Another finding confirms what I have long suspected: using one vendor and one service platform (outsourced or even in-house) saves more than using multiple vendors and platforms. There is added cost to using multiple, even “best-of-breed” point solutions for payroll, workforce administration, and time and attendance.

  • Average cost of outsourcing the three services to one vendor on a common platform was $910 per employee per year, compared to $1,020 (+18%) for managing in-house on a common platform and $1,202 (+32%) for managing in-house using multiple vendors and platforms.

To understand total costs look at the “seams,” places where interdependent processes and systems must be integrated, interfaced, up-dated, and even manually coordinated when using multiple platforms and vendors. The cost can be as high as $200 per employee per year.

HRO works and significantly reduces TCO, but it takes time and effort of both the vendor and the client to achieve maximum benefits. I’ll cover more on that topic next time.

Also, I have some good NelsonHall news. The 2011 Targeting MPHRO study has just been released by our HRO colleague Amy Gurchensky, see more information at www.nelson-hall.com.

Linda Merritt, Research Analyst, HRO, NelsonHall

HRO, Shared Services Centers and the HR COO

June 17, 2011

Oh the things you can find when you wander the Web. One link leads to another and you can find shiny new ideas that catch your eye. Wandering may be a sign of a short attention span, I prefer to considerate it part of having an open mind searching for relevance. My latest Web find is Deloitte’s Human Capital Trends 2011 study.

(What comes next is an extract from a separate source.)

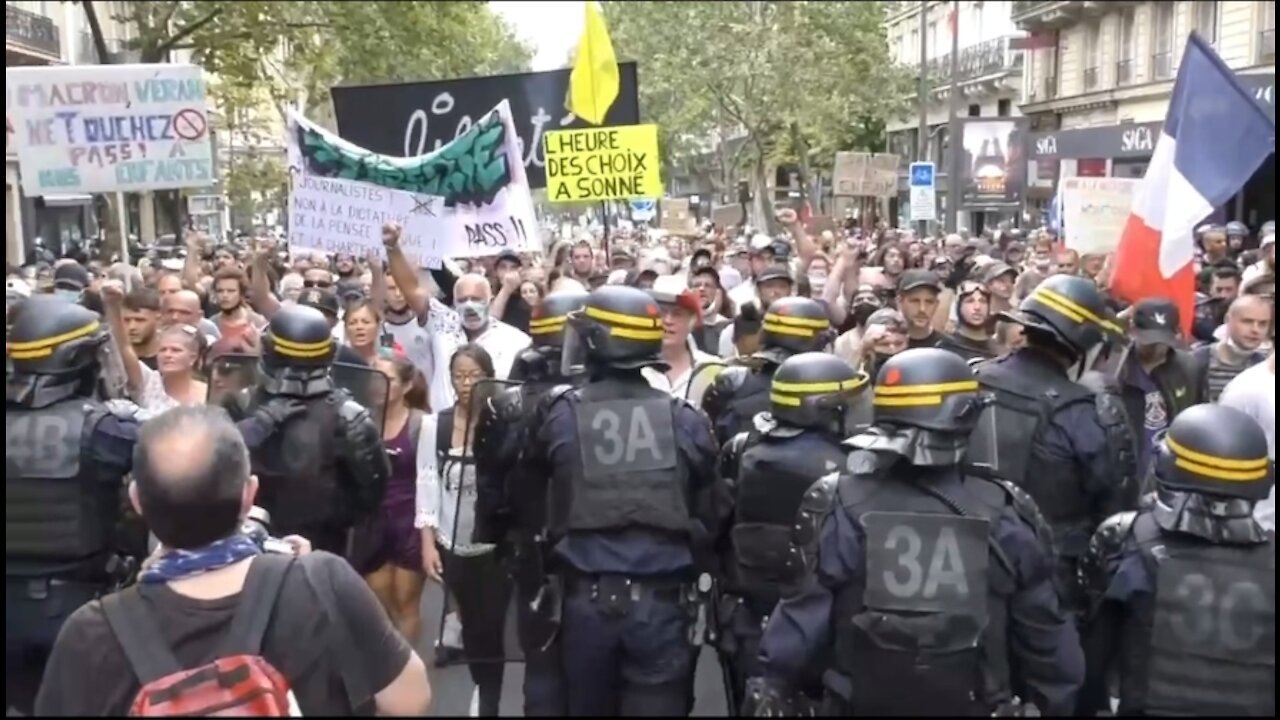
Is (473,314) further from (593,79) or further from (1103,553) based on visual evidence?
(1103,553)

HR is challenged to meet a myriad of needs and provide ever more value within constrained resources. Cost remains a top priority and business leaders also want HR to be less tactical and more strategic. The HR tactical work must get done to keep the organization running and HR regulatory compliance issues grow ever more complex, necessitating even more tactical tracking and reporting requirements.

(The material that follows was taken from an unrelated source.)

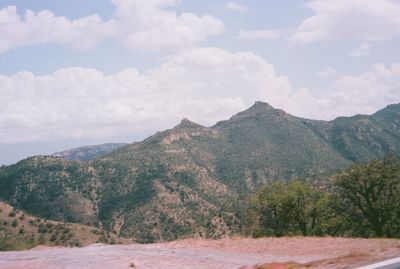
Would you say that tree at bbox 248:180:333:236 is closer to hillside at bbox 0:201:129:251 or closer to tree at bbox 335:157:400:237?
tree at bbox 335:157:400:237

In response, HR shared service centers (HRSSC) have emerged in larger organizations, especially multinationals, driven by the need for cost reduction and the efficiency and compliance benefits of better integrated systems and consistent processes.  Outsourcing some of the shared service processes and/or technology support is also a typical part of HRSSCs.

The HRO community touts the benefits of cost optimization, improved processes, improved compliance and reporting, meeting SLAs, and high user satisfaction. By role and nature, vendors focus on the performance of the areas of their own accountability. Therefore, if only a portion of the HRSSC’s processes are outsourced and multiple vendors are involved, it is a challenge to ensure that overall HR delivery services are effective, efficient, and cost-controlled.

One “revolutionary” trend for HR from the Deloitte study is the need for a HR Chief Operating Officer (COO) to focus on the design, development, implementation, and delivery of HR services. This leader needs to be a great organizational, process, and systems designer and manager. I would also add the HR COO needs to be able to determine from a capability and cost perspective where outsourcing is the most viable option and how to integrate HRO into the overall operation.

It is important to not get lost in the tactical aspects of shared services. The HR COO should be a strategic leader, well-versed in both HR and the business. Adding in the art of building and selling business cases, including capabilities in communications, networking, and even marketing would add value.

Tracking cost and process efficiency are necessary parts of managing an HRSSC. So is collaborating with HR generalists and business leaders to create results and provide data-based information for workforce decision making. Promoting HR and the value of the HRSSC is also important – deliver, create awareness, and buy-in for the next cycle of improvement!

Buyers – the HRSSC leader can be a key partner in both operations and strategic HR transformation, invest and select wisely.

HRO vendors – the state of HRSSC leadership, capabilities, vision, and current operation is a component of the HRO Maturity Continuum.